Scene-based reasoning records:
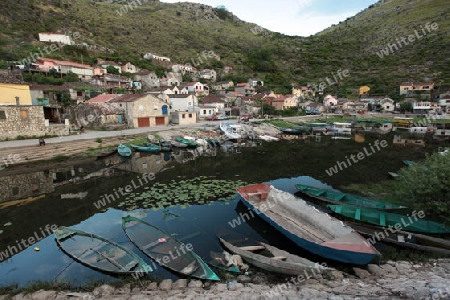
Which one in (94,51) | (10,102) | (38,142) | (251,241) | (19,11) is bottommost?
(251,241)

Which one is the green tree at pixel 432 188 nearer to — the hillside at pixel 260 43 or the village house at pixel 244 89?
the village house at pixel 244 89

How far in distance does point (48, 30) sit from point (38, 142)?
227ft

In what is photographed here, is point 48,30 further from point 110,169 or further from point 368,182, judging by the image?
point 368,182

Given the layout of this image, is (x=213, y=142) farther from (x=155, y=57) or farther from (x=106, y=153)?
(x=155, y=57)

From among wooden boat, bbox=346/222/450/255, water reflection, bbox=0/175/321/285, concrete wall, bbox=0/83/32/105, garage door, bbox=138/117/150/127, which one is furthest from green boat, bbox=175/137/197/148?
wooden boat, bbox=346/222/450/255

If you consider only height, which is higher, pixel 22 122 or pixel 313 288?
pixel 22 122

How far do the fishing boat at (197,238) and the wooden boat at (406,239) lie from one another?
607cm

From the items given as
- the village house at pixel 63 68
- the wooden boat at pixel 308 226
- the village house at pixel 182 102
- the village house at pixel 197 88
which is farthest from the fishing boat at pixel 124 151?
the village house at pixel 197 88

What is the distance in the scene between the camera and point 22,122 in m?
25.2

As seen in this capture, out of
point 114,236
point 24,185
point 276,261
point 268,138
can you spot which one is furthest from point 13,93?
point 276,261

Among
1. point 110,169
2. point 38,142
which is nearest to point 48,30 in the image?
point 38,142

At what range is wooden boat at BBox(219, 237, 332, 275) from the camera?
797cm

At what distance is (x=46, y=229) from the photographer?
11.8 meters

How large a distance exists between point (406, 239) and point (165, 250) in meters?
9.50
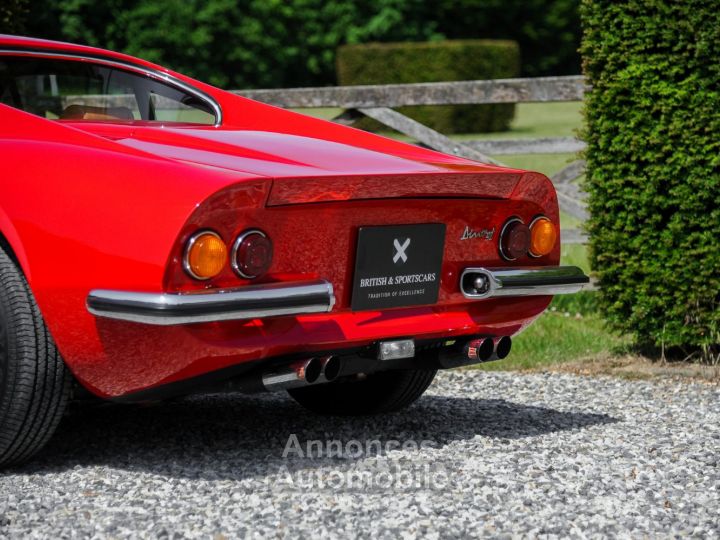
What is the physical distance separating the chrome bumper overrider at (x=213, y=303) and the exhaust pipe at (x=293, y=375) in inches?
8.6

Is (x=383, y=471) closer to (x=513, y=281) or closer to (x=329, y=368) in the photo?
(x=329, y=368)

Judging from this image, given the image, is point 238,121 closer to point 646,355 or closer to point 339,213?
point 339,213

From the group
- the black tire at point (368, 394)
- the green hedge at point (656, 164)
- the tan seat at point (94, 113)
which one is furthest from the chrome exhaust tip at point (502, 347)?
the green hedge at point (656, 164)

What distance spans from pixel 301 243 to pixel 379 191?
32 centimetres

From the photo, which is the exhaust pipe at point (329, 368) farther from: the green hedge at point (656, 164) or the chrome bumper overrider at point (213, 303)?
the green hedge at point (656, 164)

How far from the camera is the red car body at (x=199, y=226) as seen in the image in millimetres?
3439

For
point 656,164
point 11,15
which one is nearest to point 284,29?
point 11,15

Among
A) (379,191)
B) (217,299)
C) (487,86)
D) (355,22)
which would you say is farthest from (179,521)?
(355,22)

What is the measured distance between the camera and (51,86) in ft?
15.4

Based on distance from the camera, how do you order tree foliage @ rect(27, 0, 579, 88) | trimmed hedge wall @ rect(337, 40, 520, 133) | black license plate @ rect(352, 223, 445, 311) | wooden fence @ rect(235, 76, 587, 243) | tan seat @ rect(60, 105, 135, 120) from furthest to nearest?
1. tree foliage @ rect(27, 0, 579, 88)
2. trimmed hedge wall @ rect(337, 40, 520, 133)
3. wooden fence @ rect(235, 76, 587, 243)
4. tan seat @ rect(60, 105, 135, 120)
5. black license plate @ rect(352, 223, 445, 311)

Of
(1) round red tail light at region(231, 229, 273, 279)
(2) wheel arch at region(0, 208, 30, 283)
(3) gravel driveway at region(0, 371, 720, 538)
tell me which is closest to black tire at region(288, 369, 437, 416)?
(3) gravel driveway at region(0, 371, 720, 538)

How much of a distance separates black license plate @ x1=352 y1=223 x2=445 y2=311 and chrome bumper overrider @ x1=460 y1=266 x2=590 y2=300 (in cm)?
14

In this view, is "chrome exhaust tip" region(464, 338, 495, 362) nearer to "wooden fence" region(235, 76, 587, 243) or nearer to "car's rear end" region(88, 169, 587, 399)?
"car's rear end" region(88, 169, 587, 399)

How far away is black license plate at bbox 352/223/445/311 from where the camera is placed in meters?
3.79
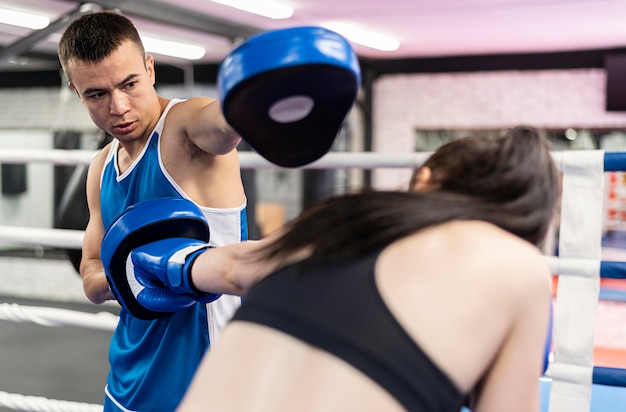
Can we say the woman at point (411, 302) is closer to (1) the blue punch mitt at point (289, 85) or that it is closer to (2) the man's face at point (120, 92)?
(1) the blue punch mitt at point (289, 85)

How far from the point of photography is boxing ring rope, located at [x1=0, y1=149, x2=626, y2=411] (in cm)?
138

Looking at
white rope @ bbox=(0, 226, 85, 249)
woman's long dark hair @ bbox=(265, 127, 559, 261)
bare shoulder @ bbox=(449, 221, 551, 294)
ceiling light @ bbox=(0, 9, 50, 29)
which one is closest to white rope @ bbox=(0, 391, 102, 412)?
white rope @ bbox=(0, 226, 85, 249)

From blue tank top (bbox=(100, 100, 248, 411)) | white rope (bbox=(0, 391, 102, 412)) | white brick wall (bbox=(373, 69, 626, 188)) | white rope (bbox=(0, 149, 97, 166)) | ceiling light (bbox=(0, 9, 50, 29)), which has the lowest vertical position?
white rope (bbox=(0, 391, 102, 412))

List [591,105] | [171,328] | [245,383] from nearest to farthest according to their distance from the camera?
[245,383], [171,328], [591,105]

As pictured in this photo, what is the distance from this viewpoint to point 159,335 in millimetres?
1302

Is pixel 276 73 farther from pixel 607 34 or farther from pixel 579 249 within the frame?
pixel 607 34

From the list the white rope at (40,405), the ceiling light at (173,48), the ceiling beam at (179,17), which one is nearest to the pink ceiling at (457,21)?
the ceiling beam at (179,17)

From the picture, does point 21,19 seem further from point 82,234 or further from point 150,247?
point 150,247

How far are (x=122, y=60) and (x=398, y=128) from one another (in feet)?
18.8

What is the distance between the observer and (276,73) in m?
0.87

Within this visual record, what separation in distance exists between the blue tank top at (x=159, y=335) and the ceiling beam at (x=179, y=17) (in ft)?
10.2

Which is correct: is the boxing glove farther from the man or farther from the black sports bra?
the black sports bra

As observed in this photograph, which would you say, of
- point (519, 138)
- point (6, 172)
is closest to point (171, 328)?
point (519, 138)

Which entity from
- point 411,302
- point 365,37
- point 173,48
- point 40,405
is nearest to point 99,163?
point 40,405
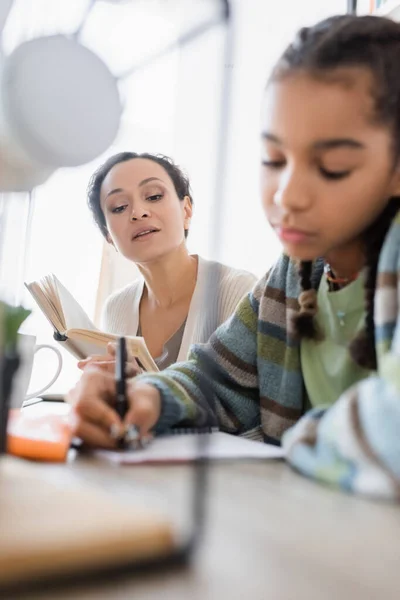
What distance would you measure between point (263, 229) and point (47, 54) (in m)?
1.45

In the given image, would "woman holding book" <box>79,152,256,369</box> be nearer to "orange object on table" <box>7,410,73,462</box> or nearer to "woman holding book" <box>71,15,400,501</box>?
"woman holding book" <box>71,15,400,501</box>

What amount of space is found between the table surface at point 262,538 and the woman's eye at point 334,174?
0.85ft

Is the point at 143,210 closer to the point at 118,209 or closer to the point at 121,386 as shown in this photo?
the point at 118,209

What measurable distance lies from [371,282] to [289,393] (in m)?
0.18

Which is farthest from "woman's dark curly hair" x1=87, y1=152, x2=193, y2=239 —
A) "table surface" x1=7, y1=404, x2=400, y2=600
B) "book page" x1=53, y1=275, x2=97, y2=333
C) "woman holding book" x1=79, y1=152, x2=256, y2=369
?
"table surface" x1=7, y1=404, x2=400, y2=600

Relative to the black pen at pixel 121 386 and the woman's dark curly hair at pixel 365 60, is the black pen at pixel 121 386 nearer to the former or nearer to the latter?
the black pen at pixel 121 386

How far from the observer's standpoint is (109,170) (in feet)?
3.29

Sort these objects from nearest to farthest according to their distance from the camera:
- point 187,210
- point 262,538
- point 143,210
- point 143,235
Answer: point 262,538, point 143,210, point 143,235, point 187,210

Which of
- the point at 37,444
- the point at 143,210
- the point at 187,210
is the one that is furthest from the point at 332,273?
the point at 187,210

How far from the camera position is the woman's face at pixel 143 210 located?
43.8 inches

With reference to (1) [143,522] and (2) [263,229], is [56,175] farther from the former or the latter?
(2) [263,229]

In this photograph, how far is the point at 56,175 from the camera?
45 centimetres

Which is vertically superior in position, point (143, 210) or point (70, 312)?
point (143, 210)

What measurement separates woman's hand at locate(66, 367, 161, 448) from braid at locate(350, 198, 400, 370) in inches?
8.4
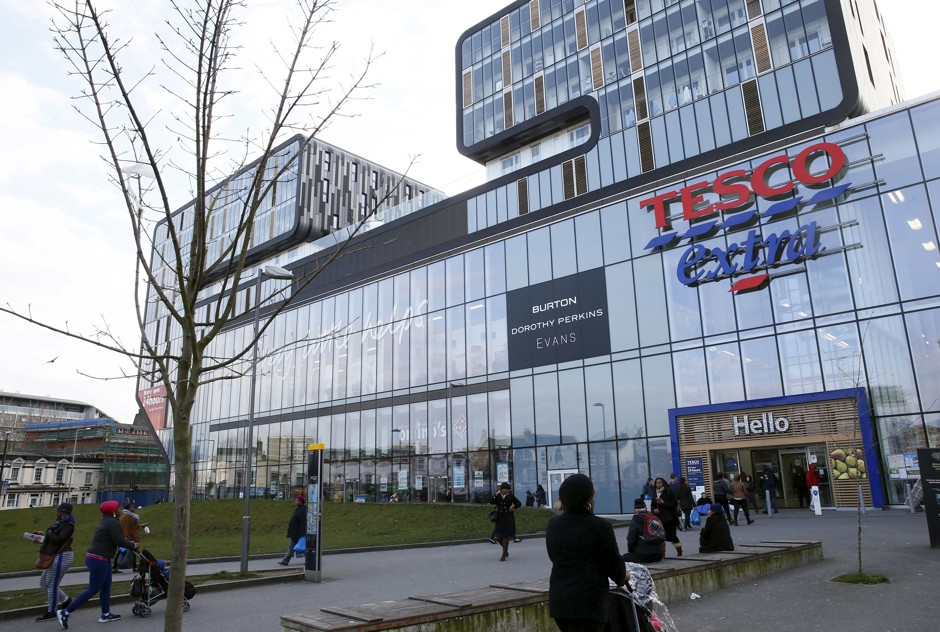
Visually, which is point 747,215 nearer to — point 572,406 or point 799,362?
point 799,362

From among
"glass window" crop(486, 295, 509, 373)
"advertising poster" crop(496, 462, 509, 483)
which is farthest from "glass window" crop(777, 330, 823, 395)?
"advertising poster" crop(496, 462, 509, 483)

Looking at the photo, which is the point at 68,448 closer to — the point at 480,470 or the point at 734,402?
the point at 480,470

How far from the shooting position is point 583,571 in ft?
14.4

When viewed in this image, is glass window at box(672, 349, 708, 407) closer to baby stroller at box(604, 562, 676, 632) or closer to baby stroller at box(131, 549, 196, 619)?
baby stroller at box(131, 549, 196, 619)

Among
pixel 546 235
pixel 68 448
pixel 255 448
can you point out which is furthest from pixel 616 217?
pixel 68 448

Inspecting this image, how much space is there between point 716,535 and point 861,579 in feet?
7.11

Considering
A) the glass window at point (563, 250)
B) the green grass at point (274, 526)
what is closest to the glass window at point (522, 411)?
the green grass at point (274, 526)

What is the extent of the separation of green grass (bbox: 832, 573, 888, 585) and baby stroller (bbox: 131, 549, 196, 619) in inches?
383

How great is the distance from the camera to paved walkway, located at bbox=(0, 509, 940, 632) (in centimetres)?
769

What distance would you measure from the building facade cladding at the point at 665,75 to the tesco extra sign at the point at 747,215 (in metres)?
1.71

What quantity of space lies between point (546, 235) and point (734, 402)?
13816mm

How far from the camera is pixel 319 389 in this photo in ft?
161

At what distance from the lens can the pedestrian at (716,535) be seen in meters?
11.0

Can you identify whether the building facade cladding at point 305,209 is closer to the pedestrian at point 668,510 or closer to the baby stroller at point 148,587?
the pedestrian at point 668,510
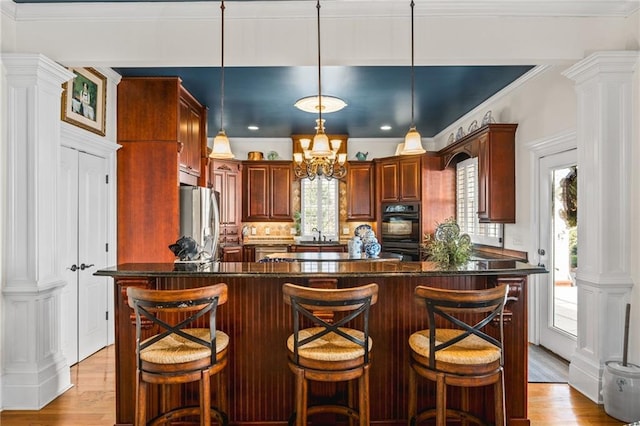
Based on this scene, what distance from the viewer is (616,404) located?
258 centimetres

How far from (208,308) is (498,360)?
1.53 meters

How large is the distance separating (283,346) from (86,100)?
306 centimetres

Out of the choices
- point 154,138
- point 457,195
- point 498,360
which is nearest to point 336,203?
point 457,195

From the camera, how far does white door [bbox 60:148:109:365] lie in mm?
3521

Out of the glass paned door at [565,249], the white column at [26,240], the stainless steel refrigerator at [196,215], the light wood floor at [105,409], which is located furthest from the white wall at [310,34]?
the light wood floor at [105,409]

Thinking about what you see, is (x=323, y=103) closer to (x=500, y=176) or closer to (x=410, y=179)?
(x=500, y=176)

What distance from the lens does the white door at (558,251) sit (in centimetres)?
372

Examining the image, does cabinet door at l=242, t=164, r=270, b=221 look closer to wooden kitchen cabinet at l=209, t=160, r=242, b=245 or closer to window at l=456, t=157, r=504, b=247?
wooden kitchen cabinet at l=209, t=160, r=242, b=245

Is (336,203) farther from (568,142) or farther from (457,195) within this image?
(568,142)

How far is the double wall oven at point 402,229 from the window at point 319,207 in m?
0.98

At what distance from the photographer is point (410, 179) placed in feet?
20.8

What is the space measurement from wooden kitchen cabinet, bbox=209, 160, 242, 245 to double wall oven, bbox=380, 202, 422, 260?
2.64 m

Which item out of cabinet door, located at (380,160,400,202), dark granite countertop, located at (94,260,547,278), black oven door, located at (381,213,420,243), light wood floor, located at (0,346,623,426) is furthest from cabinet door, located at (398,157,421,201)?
dark granite countertop, located at (94,260,547,278)

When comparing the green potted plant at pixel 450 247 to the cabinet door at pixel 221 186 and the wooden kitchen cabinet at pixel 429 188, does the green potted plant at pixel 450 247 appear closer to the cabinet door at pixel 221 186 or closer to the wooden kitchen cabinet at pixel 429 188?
the wooden kitchen cabinet at pixel 429 188
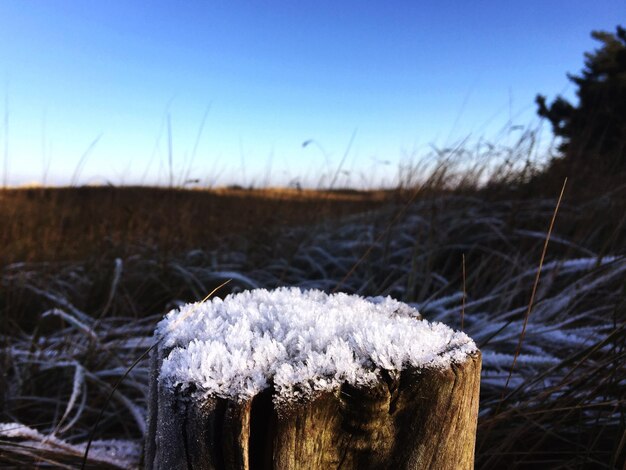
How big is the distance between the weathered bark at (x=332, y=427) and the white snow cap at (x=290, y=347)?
0.06 ft

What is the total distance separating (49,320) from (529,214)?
298 cm

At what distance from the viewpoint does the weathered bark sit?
0.60 m

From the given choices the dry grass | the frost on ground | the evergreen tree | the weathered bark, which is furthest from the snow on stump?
the evergreen tree

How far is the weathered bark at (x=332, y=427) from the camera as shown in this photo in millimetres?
602

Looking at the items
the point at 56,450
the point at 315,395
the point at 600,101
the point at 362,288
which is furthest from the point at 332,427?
the point at 600,101

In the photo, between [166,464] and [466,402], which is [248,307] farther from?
[466,402]

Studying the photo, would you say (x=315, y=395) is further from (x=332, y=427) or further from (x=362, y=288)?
(x=362, y=288)

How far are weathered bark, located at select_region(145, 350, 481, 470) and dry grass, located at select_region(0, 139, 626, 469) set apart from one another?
0.48 metres

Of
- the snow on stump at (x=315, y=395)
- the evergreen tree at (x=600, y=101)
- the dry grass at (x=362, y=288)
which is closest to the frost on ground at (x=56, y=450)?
the dry grass at (x=362, y=288)

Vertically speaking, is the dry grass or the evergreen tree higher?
the evergreen tree

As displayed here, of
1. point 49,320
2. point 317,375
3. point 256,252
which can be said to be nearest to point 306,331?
point 317,375

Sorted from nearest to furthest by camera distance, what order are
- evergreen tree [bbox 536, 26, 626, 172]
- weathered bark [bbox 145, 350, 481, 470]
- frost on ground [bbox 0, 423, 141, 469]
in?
weathered bark [bbox 145, 350, 481, 470], frost on ground [bbox 0, 423, 141, 469], evergreen tree [bbox 536, 26, 626, 172]

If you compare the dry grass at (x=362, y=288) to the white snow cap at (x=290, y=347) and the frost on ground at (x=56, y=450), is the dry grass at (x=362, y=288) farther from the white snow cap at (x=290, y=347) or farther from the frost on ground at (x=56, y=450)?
the white snow cap at (x=290, y=347)

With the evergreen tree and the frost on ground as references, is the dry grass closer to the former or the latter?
the frost on ground
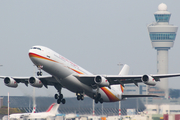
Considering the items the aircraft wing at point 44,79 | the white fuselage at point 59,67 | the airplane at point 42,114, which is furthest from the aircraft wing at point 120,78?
the airplane at point 42,114

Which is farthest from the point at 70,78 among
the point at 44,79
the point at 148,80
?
the point at 148,80

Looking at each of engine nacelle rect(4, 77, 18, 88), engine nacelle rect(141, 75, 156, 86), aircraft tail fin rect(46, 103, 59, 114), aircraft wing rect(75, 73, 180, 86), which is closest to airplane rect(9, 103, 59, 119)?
aircraft tail fin rect(46, 103, 59, 114)

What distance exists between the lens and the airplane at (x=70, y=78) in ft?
149

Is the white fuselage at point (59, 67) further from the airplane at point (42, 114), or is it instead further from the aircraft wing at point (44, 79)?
the airplane at point (42, 114)

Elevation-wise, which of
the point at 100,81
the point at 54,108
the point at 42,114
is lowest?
the point at 42,114

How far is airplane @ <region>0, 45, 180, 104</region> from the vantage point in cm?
4553

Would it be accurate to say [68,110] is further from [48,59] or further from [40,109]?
[48,59]

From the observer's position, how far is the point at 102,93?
5488 centimetres

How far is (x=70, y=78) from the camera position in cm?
4844

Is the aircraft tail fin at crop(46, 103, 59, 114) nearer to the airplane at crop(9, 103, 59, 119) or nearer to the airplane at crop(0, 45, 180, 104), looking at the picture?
the airplane at crop(9, 103, 59, 119)

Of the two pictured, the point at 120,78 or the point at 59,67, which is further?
the point at 120,78

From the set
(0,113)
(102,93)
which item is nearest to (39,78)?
(102,93)

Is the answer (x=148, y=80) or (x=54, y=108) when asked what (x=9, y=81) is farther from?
(x=54, y=108)

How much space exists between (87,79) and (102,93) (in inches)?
227
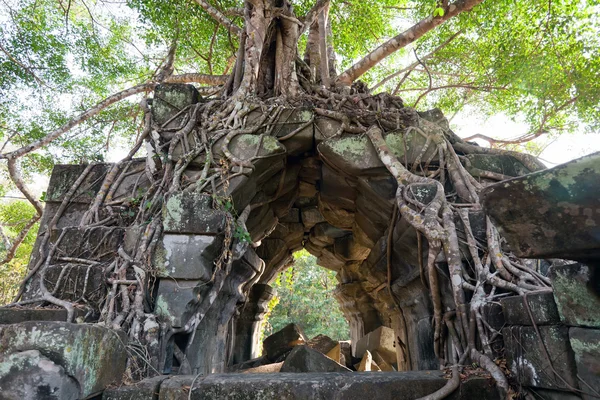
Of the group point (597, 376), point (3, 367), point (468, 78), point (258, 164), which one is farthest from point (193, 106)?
point (468, 78)

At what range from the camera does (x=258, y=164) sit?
3.20 meters

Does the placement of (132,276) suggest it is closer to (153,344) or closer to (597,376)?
(153,344)

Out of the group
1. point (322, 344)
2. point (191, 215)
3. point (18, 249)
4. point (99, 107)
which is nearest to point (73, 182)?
point (191, 215)

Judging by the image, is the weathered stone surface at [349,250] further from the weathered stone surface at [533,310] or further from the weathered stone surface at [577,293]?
the weathered stone surface at [577,293]

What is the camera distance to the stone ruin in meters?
1.20

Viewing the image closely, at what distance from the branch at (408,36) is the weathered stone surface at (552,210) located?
4757 mm

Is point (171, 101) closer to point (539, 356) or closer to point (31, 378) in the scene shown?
point (31, 378)

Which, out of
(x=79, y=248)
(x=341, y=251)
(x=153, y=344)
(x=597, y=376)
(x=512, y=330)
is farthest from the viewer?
(x=341, y=251)

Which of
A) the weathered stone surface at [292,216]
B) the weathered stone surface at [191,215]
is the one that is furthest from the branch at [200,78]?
the weathered stone surface at [191,215]

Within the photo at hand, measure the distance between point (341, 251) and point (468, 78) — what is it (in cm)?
441

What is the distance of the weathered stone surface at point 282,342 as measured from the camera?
5.66 m

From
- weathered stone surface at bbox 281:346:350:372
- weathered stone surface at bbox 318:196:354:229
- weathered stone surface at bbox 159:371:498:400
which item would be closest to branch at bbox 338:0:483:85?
weathered stone surface at bbox 318:196:354:229

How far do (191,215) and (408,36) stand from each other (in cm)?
425

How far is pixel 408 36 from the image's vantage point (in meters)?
5.23
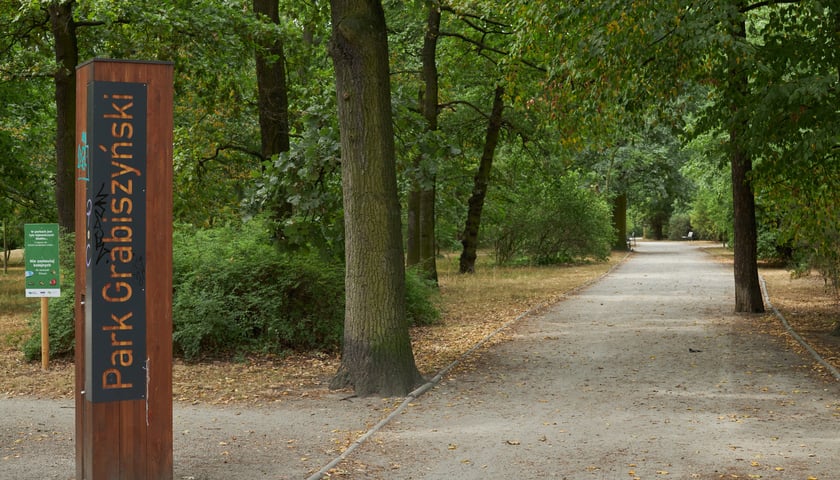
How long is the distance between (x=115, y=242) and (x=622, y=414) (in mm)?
5122

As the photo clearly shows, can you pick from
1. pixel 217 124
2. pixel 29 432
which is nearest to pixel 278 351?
pixel 29 432

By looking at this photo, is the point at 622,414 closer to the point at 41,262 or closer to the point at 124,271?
the point at 124,271

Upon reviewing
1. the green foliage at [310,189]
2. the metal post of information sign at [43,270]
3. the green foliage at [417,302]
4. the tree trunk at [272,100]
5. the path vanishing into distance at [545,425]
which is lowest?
the path vanishing into distance at [545,425]

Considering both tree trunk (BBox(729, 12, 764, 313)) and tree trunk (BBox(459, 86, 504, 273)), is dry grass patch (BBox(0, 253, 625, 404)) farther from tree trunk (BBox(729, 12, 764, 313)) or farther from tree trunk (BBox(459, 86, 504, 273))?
tree trunk (BBox(459, 86, 504, 273))

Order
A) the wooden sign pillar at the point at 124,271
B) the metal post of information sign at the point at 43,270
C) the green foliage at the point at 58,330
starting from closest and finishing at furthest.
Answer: the wooden sign pillar at the point at 124,271 < the metal post of information sign at the point at 43,270 < the green foliage at the point at 58,330

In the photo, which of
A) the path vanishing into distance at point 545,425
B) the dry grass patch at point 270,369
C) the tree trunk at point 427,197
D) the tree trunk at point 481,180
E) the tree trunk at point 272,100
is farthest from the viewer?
the tree trunk at point 481,180

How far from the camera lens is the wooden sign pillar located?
222 inches

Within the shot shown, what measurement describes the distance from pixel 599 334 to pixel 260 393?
672cm

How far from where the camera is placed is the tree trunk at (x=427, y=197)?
73.3 ft

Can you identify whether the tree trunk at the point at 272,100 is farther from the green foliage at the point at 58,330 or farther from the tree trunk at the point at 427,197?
the tree trunk at the point at 427,197

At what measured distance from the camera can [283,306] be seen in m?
12.6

> [TASK REQUIREMENTS]:
Update the stretch from the line containing "Can you identify whether the tree" through the end of the records by replacing "green foliage" with "leafy shrub", leaving everything else unchanged.

> [RESPONSE]:
Can you identify whether the tree trunk at the point at 272,100 is farther from the leafy shrub at the point at 58,330 or farther from the tree trunk at the point at 427,197?
the tree trunk at the point at 427,197

At what measured distance from the camera can [283,306] be seen in m?
12.6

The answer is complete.